Tax Comparison Between S Corporations and LLCs
A. FEDERAL INCOME TAX ADVANTAGES OF SUBCHAPTER K (Partnerships) COMPARED TO SUBCHAPTER S CORPORATIONS
- There are no eligibility or election requirements to meet in order to take advantage of Subchapter K for partnership tax treatment.. Corporations must meet onerous requirements to qualify for Subchapter S tax treatment.
- Subchapter K can provide for special allocations (Section 704(a)) among partners. Subchapter S requires each shareholder to be treated the same eliminating some tax planning strategies.

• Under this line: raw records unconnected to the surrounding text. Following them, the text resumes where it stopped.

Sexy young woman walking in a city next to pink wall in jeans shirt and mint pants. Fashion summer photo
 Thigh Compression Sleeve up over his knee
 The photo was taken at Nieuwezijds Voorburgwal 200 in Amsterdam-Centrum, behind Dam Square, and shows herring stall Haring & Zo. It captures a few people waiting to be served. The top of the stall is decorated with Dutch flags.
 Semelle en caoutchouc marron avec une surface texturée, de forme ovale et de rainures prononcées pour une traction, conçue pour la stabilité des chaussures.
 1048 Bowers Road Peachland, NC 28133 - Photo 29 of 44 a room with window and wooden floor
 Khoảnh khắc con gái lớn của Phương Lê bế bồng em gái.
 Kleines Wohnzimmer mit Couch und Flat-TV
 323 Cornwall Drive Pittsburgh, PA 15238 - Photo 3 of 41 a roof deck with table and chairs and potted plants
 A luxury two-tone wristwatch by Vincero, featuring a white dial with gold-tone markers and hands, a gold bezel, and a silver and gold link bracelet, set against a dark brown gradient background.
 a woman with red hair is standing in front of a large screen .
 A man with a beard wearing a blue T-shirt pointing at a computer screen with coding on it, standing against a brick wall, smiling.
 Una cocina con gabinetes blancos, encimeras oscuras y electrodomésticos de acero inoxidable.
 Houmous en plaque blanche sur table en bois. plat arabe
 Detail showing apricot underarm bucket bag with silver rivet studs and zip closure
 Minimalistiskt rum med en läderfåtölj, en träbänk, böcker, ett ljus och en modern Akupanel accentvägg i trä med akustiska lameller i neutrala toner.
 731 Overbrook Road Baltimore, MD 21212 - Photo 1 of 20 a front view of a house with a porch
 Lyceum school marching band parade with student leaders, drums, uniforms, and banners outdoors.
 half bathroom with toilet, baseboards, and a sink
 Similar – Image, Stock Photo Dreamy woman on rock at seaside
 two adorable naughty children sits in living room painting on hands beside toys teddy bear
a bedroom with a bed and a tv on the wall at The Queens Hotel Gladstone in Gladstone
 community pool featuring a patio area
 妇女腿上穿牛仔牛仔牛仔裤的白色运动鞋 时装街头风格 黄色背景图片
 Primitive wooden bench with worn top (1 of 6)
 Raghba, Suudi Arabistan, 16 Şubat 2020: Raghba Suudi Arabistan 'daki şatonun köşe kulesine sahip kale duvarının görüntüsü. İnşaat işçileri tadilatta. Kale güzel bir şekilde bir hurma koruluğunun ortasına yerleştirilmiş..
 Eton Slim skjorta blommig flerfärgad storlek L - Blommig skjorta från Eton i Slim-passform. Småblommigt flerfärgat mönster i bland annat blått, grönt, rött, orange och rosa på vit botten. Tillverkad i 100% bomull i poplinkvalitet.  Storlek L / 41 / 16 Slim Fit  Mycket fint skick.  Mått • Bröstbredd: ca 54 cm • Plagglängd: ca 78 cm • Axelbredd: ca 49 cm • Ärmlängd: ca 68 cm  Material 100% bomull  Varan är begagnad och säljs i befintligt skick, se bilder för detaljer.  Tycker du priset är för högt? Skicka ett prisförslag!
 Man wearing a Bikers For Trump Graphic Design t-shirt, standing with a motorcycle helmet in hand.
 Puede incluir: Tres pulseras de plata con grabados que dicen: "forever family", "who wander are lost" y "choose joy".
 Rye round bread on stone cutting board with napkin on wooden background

- Under Subchapter K, partnership basis may be included in the partners’ bases in their partnership interests. Shareholders of S corporations can only include in the basis of their stock amounts they lend to their corporation.
- Distributions of assets from Subchapter K are generally tax-free. Distributions of assets from S corporations are treated as sales of those assets and can trigger gain or loss.
- When a partnership redeems a partner, the other partners get an inside basis step-up. When an S corporation redeems a shareholder, there is no inside basis step-up at the corporate level.
- When partners sell their partnership interest to other partners or to third parties, the buyers get inside basis step-ups. When shareholders of S corporations sell their stock to other shareholders or to third partnerships, the buyers don’t get inside basis step-ups.
- Partnerships can grant partnership interests to existing and new partners in exchange for past or future services. S corporations cannot.
B. FEDERAL INCOME TAX DISADVANTAGES OF SUBCHAPTER K AS COMPARED WITH SUBCHAPTER S
- Sales of interests in partnerships can trigger ordinary income treatment for the sellers with respect to ordinary income assets. Not so for sales of Subchapter S stock.
- Partnership contractual arrangements-e.g., concerning options to purchase partnership interests and grants of restricted partnership interests-can involve complex and expensive specialized drafting and may raise issues to which there is no clear answer. S corporation grants of stock options and restricted stock don’t usually involve complex drafting or unresolved issues.
C. REASONS TO FILE AS A LLC BUT TO BE TAXED AS S CORPORATION
An LLC taxed as an S corp is same as a straight S corp. In addition to being a shareholder, the owner-officer of an S corp who performs services on behalf of the S corp is considered to be an employee of the S corp.